The report says that just 1% of patients are enrolled in clinical trials. What needs to be done to expand access to treatments?
When you talk to clinicians who are actively involved in research, one of the recurring themes is the amount of bureaucracy that surrounds clinical trials. Of course, that bureaucracy exists for good reasons – to ensure patient safety and maintain high ethical standards – but it does make the process more difficult.
Part of the problem is simply that many patients are not being told about the trials for which they might be eligible. They are not given the option to take part, so the decision is effectively made for them.
If more people knew about these opportunities and felt confident enough to raise the subject with their clinicians, that might help. Ideally, though, the flow of information should go the other way – clinicians should be proactively considering and discussing research opportunities with their patients.
How can Kidney Cancer UK drive change? How can you make sure this report doesn’t just gather dust?
First of all, the fact that this audit is not a one-off exercise but a recurring one is extremely valuable. It means we can begin to identify trends over time, and the focus doesn’t simply fade away once the initial report is published.

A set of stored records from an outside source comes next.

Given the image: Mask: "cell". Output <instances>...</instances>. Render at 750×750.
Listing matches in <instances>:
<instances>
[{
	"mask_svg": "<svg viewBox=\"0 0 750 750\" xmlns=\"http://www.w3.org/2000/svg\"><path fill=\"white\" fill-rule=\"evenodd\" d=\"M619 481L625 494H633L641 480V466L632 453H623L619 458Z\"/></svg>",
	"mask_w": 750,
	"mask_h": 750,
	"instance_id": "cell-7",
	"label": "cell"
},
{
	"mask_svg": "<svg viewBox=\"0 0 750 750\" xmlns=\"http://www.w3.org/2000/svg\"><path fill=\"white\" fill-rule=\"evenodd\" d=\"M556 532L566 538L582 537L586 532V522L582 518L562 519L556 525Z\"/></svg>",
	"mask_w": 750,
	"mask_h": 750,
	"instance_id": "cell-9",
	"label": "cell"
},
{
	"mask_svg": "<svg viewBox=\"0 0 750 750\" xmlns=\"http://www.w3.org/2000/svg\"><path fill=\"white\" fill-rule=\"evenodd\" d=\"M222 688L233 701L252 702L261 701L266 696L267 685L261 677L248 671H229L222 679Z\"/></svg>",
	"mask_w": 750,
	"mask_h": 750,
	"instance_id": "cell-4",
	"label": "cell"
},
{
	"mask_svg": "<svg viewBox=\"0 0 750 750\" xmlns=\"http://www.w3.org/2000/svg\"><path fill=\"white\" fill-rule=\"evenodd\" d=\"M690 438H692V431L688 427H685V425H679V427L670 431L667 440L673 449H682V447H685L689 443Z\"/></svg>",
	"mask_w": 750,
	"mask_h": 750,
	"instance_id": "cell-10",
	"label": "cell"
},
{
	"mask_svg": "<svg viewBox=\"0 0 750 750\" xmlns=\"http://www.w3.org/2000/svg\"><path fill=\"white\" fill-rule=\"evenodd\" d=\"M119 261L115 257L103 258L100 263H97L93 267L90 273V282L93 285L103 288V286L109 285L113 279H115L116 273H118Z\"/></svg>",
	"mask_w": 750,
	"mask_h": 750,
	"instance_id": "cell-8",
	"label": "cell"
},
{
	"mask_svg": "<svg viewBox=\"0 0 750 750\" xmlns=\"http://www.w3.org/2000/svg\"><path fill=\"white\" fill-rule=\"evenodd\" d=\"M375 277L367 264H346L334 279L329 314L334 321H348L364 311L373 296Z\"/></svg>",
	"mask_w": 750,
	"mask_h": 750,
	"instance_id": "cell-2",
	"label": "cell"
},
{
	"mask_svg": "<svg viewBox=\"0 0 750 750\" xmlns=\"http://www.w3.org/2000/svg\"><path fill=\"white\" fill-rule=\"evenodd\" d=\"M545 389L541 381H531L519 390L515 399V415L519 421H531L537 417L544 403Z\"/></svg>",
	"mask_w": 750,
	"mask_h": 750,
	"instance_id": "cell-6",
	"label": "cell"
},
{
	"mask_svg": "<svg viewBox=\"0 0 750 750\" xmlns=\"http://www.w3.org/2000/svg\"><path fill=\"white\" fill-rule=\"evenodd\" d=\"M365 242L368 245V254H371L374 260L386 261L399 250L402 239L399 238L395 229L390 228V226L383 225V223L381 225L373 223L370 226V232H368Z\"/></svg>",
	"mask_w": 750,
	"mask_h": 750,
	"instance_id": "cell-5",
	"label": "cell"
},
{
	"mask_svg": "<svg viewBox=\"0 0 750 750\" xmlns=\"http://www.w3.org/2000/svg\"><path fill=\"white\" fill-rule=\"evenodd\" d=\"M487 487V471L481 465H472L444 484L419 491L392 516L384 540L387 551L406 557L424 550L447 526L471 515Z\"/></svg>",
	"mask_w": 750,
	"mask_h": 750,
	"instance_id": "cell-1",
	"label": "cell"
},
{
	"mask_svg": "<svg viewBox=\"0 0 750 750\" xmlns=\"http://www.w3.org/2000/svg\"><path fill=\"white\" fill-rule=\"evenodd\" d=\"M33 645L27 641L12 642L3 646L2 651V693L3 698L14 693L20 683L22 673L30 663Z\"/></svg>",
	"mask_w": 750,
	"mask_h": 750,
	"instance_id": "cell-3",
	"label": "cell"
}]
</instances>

Secondly, I think there is a clear role for organisations like ours – those that advocate for patients and represent their views – to encourage engagement with the findings. We need to work constructively with people in NHS trusts, urging them to review the data, to reflect on it, and to learn from it. Part of our role may also be to act as a conduit for sharing best practice between organisations.
If we sat down in another three years’ time, what would success look like for patients with kidney cancer in the UK?
The first thing, when the new NICE guideline is published next year, is to make sure that people don’t just read it and set it aside, but actually start to put it into practice. Alongside the guideline, there will also be quality standards, and these need to come off the page and be implemented across services.
At the same time, the recommendations emerging from the National Kidney Cancer Audit are, and will continue to be, broadly aligned with the NICE guideline. What we want to see is NHS trusts using this information proactively.
If that happens, we should also see improvement in the number of patients taking part in clinical trials.
Finally, there’s the persistent challenge of how to identify people with kidney cancer early. At the moment, there’s no simple blood test or easy method of early detection. So I’d hope that within the next three years we’ll see a much more focused and strategic effort around research into early-stage kidney cancer – particularly into identifying biomarkers that could be measured easily.